What business leaders expect from the post-budget economy

What business leaders expect from the post-budget economy

Seven key business leader have taken the time to reflect on the implications of the federal budget on the year ahead. These leaders represent companies with a combined turnover of $2 billion. They are part of a global program, the FG100 Initiative, attempting to shape the future of the global economy, national markets, business and industries through the collective input of leaders from business, government and intergovernmental organisations. FG100 held an inaugural meeting in Australia in April.

Andrew Banks, Managing Director, Talent2 International (ASX: TWO)

The two main issues behind the recent fall in the competitiveness of our economy stems more visibility by the rising dollar caused by commodity export prices and a high relative exchange rate. But the underlying and more “chronic” issue is clearly labour costs and the choice of jobs we choose to create in the Australian economy.

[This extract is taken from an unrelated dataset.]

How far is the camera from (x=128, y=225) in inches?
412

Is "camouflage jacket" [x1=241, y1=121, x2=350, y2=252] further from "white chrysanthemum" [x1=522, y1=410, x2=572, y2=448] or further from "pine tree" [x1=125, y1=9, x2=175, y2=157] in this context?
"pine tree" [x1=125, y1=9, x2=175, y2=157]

The first issue is harder to manage for it is affected by many moving parts and much of it is external and beyond Australia’s control. So complaining about the “Dutch disease” (Holland suffered a similar fate when its gas boom in past years caused its currency to appreciate) doesn’t get you anywhere. The Central Bank can lower interest rates as it has recently done and this could help, but in the end, the currency will find its own level relative based on trading patterns and longer-term fiscal management.

Where both government and private sectors can affect competitiveness lies around the structural change that is taking place based on the fact that the Australian workforce is well educated and skilled but expensive compared to many trading partners.

Thus two things have to happen concurrently:

Government policy and tax incentives needs to be steered towards encouraging the industries, business models and jobs that Australia can afford and deliver on, playing to its strengths like time zone, infrastructure, natural resources (not just minerals and energy but cheap land and agricultural resources). Australia can’t compete making cheap plastic buckets or sports shoes, but it can make world-class medical devices and grow beef more efficiently than most countries.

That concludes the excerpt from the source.